Las Vegas shooting: Police say gunman's girlfriend won't face charges
- Published
Police say they do not expect to file charges against the girlfriend of a gunman who killed 58 people in Las Vegas in October.
Marilou Danley, girlfriend of gunman Stephen Paddock, had previously been named a person of interest in the case.
Sheriff Joe Lombardo told a news conference that police still did not know the motive for the mass shooting.
Paddock opened fire on hundreds of concertgoers from a 32nd floor window of the Mandalay Bay hotel.
It was the deadliest mass shooting in modern US history.

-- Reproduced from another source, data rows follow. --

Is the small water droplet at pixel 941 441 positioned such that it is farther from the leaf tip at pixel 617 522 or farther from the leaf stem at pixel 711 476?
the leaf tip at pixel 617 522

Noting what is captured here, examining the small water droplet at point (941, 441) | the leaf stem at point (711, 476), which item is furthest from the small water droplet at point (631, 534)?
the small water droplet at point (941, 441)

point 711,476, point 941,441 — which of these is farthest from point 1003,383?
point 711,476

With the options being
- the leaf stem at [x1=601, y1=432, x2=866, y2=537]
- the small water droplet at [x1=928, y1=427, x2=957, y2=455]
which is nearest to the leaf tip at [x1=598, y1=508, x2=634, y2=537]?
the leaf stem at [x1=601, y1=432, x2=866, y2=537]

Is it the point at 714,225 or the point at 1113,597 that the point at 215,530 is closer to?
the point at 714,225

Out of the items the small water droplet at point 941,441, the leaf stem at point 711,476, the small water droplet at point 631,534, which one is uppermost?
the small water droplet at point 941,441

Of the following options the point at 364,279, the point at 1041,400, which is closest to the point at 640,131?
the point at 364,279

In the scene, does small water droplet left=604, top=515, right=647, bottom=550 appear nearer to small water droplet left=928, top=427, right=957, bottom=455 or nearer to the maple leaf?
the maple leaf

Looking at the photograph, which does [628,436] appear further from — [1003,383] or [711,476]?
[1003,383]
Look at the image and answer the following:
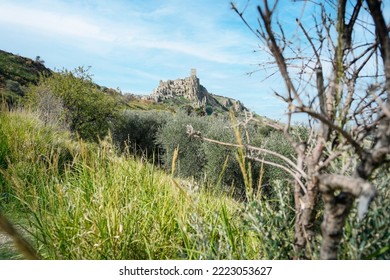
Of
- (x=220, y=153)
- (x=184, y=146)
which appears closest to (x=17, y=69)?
(x=184, y=146)

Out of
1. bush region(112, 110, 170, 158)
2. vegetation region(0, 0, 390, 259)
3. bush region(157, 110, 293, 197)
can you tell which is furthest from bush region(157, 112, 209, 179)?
vegetation region(0, 0, 390, 259)

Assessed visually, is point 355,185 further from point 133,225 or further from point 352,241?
point 133,225

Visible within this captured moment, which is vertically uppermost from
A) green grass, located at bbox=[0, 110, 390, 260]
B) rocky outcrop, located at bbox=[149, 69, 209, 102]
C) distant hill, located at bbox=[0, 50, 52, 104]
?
rocky outcrop, located at bbox=[149, 69, 209, 102]

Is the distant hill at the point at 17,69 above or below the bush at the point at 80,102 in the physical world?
above

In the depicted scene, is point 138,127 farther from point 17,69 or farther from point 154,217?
point 17,69

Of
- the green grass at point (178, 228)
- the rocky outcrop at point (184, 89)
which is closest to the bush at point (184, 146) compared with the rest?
the green grass at point (178, 228)

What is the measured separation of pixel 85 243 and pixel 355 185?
276 centimetres

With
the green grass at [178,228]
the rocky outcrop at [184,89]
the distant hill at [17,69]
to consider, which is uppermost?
the rocky outcrop at [184,89]

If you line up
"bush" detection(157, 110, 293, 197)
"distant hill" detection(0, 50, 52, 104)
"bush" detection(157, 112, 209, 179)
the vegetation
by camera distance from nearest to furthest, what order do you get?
the vegetation → "bush" detection(157, 110, 293, 197) → "bush" detection(157, 112, 209, 179) → "distant hill" detection(0, 50, 52, 104)

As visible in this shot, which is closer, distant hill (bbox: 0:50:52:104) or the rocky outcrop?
distant hill (bbox: 0:50:52:104)

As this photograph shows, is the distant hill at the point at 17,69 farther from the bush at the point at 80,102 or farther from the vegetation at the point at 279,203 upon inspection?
the vegetation at the point at 279,203

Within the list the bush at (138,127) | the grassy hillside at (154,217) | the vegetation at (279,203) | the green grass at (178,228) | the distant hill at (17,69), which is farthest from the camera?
the distant hill at (17,69)

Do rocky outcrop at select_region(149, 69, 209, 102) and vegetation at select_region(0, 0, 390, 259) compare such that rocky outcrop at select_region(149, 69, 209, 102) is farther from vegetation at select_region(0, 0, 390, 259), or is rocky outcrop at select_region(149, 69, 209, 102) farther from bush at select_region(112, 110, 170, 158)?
vegetation at select_region(0, 0, 390, 259)
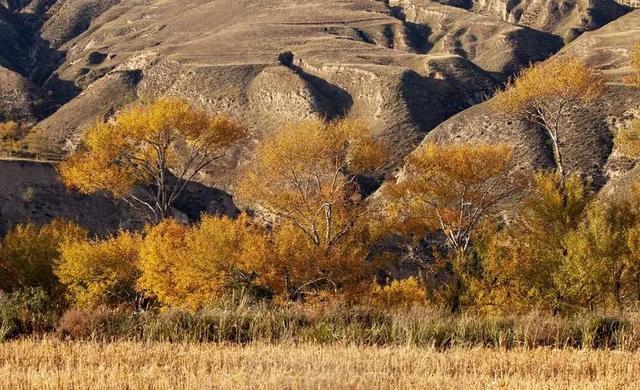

Sheriff Lombardo told reporters that investigators believed Paddock had acted alone but that the FBI was investigating "a person of interest" whom he could not identify.
He said 851 people attending the music concert on Las Vegas Strip were injured, including 422 who had wounds associated with gunfire.
In a public update to the investigation on Friday, he revealed that Paddock had searched for other potential targets and taken photographs of possible sites.
Sheriff Lombardo said Paddock had also searched online for tactics used by police and Swat teams.
During the investigation child pornography images had been found on Paddock's laptop computer, he added.
"This report is not going to answer every question or even answer the biggest question as to why he did what he did," the sheriff said.
After the shooting, officers stormed the hotel room and found Paddock dead from a self-inflicted gunshot wound. He had smuggled 24 weapons and thousands of rounds of ammunition into the hotel, concealed in 10 suitcases.
She said she had known him as a "kind, caring, quiet man".